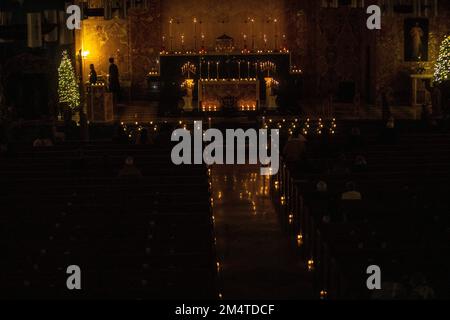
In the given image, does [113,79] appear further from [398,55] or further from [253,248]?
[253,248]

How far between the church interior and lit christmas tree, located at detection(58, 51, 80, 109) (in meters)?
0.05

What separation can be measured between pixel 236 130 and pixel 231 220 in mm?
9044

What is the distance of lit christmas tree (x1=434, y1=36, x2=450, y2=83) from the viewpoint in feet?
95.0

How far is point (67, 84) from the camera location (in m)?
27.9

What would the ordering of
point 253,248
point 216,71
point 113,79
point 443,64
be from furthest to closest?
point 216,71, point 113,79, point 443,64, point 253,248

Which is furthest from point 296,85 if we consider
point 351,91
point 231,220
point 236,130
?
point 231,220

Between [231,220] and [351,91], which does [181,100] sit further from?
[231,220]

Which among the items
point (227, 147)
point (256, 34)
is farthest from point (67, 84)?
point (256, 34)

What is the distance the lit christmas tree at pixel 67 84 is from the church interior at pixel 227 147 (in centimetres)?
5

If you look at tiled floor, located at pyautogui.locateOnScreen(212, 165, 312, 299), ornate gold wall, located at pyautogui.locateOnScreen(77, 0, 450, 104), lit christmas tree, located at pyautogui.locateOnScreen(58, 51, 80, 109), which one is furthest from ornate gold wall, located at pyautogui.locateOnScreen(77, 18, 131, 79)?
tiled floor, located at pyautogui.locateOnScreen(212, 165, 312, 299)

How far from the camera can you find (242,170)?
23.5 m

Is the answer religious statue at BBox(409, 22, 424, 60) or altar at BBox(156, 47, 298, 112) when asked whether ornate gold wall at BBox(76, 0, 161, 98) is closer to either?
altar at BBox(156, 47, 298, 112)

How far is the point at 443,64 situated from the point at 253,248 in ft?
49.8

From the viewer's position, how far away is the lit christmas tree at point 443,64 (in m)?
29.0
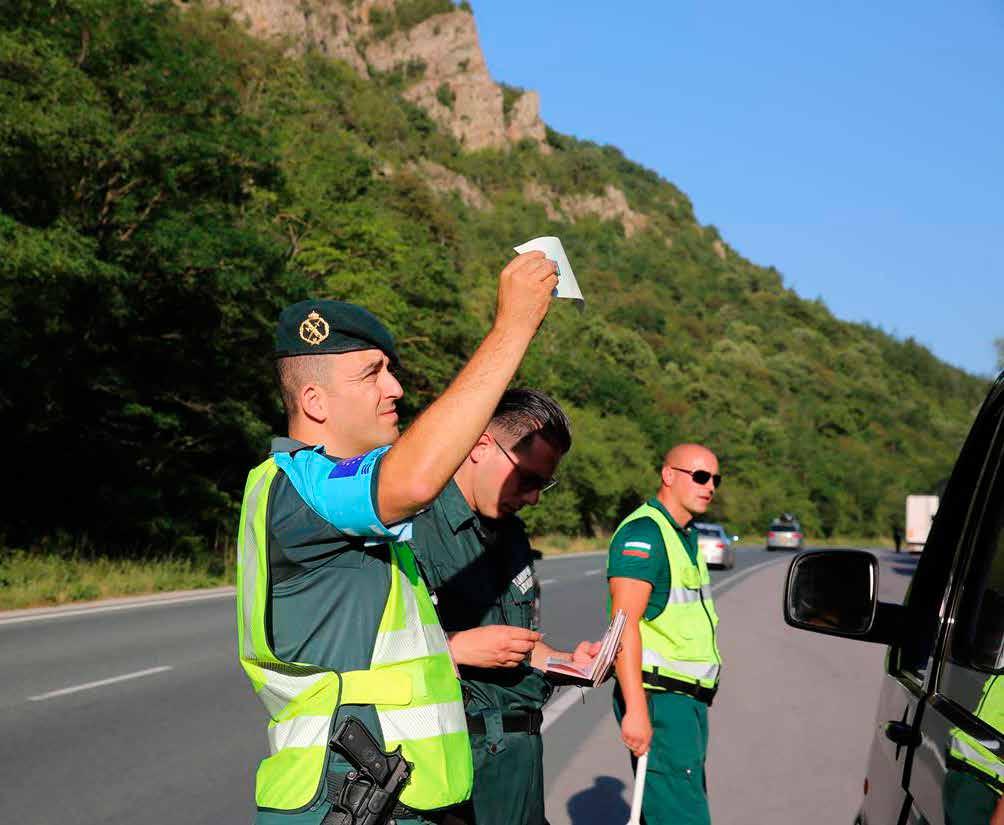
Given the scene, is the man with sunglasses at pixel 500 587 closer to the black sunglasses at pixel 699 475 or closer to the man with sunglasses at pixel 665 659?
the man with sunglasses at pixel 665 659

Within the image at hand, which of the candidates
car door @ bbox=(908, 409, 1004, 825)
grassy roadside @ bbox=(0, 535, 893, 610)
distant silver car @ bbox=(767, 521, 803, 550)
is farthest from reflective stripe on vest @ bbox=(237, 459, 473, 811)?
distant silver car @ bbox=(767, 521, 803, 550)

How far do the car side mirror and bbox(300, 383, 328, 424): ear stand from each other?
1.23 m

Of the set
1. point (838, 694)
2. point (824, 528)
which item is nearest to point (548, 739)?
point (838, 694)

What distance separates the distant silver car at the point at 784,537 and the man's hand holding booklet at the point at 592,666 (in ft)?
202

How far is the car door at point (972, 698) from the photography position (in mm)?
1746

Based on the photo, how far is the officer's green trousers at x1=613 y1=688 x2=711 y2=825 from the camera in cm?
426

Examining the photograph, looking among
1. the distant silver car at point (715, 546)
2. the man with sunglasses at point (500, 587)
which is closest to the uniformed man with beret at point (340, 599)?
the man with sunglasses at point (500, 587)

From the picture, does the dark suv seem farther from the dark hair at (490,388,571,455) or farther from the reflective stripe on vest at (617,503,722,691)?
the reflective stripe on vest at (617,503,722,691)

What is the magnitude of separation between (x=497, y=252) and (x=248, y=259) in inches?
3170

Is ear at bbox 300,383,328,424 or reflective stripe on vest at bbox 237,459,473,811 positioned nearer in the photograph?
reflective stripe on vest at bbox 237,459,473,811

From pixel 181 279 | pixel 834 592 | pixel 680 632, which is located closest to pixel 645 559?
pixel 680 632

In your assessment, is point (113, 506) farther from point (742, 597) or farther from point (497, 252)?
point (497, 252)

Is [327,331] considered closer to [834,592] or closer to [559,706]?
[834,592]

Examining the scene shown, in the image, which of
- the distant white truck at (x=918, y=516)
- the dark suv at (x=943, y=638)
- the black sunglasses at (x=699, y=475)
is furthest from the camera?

———

=== What is asked ===
Transcribe all of the records above word for word, leaving out the pictures.

=== Problem solution ===
In the given image, does [113,79] appear further from [398,55] or further from [253,248]?
[253,248]

How far between the church interior and lit christmas tree, located at detection(58, 51, 80, 109) (in meters)?
0.05

What separation can be measured between pixel 236 130 and pixel 231 220 in mm?
9044

What is the distance of lit christmas tree (x1=434, y1=36, x2=450, y2=83) from the viewpoint in feet?
95.0

How far is point (67, 84) from the camera location (in m)?
27.9

What would the ordering of
point 253,248
point 216,71
point 113,79
point 443,64
be from furthest to closest?
point 216,71, point 113,79, point 443,64, point 253,248

Which is furthest from point 296,85 if we consider
point 351,91
point 231,220
point 236,130
?
point 231,220

Between [231,220] and [351,91], which does [181,100] sit further from?
[231,220]

Which among the items
point (227, 147)
point (256, 34)
is farthest from point (67, 84)?
point (256, 34)

What is the distance the lit christmas tree at pixel 67 84 is from the church interior at pixel 227 147 (in centimetres)?
5

If you look at tiled floor, located at pyautogui.locateOnScreen(212, 165, 312, 299), ornate gold wall, located at pyautogui.locateOnScreen(77, 0, 450, 104), lit christmas tree, located at pyautogui.locateOnScreen(58, 51, 80, 109), which one is furthest from ornate gold wall, located at pyautogui.locateOnScreen(77, 18, 131, 79)?
tiled floor, located at pyautogui.locateOnScreen(212, 165, 312, 299)

How far from the camera can you find (242,170)?
23.5 m

Is the answer religious statue at BBox(409, 22, 424, 60) or altar at BBox(156, 47, 298, 112) when asked whether ornate gold wall at BBox(76, 0, 161, 98) is closer to either?
altar at BBox(156, 47, 298, 112)

How far is the point at 443,64 situated from the point at 253,248 in ft?
49.8

From the viewer's position, how far away is the lit christmas tree at point 443,64 (in m)?
29.0
Given the scene, is the man with sunglasses at pixel 500 587 closer to the black sunglasses at pixel 699 475 or closer to the man with sunglasses at pixel 665 659?
the man with sunglasses at pixel 665 659

Within the image at hand, which of the candidates
car door @ bbox=(908, 409, 1004, 825)
grassy roadside @ bbox=(0, 535, 893, 610)
distant silver car @ bbox=(767, 521, 803, 550)
is farthest from reflective stripe on vest @ bbox=(237, 459, 473, 811)?
distant silver car @ bbox=(767, 521, 803, 550)

How far do the car side mirror and bbox(300, 383, 328, 424): ear stand from each other?
1.23 m

Of the set
1. point (838, 694)
2. point (824, 528)
which item is nearest to point (548, 739)?
point (838, 694)

What distance separates the distant silver car at the point at 784,537 and the man's hand holding booklet at the point at 592,666 (in ft)?
202

How far is the car door at point (972, 698) from the photography position (in mm)?
1746

Based on the photo, how far is the officer's green trousers at x1=613 y1=688 x2=711 y2=825 from the camera in cm?
426

Examining the photograph, looking among
1. the distant silver car at point (715, 546)
2. the man with sunglasses at point (500, 587)
which is closest to the uniformed man with beret at point (340, 599)?
the man with sunglasses at point (500, 587)

From the picture, does the dark suv seem farther from the dark hair at (490,388,571,455) or farther from the reflective stripe on vest at (617,503,722,691)?
the reflective stripe on vest at (617,503,722,691)

What is the magnitude of separation between (x=497, y=252) and (x=248, y=259) in inches?
3170

Is ear at bbox 300,383,328,424 or reflective stripe on vest at bbox 237,459,473,811 positioned nearer in the photograph?
reflective stripe on vest at bbox 237,459,473,811

From pixel 181 279 | pixel 834 592 | pixel 680 632, which is located closest to pixel 645 559?
pixel 680 632

In your assessment, is point (113, 506) farther from point (742, 597) or farther from point (497, 252)?
point (497, 252)

Is [327,331] considered closer to [834,592] or closer to [559,706]?
[834,592]

Examining the scene shown, in the image, which of
- the distant white truck at (x=918, y=516)
- the dark suv at (x=943, y=638)
- the black sunglasses at (x=699, y=475)
is furthest from the camera?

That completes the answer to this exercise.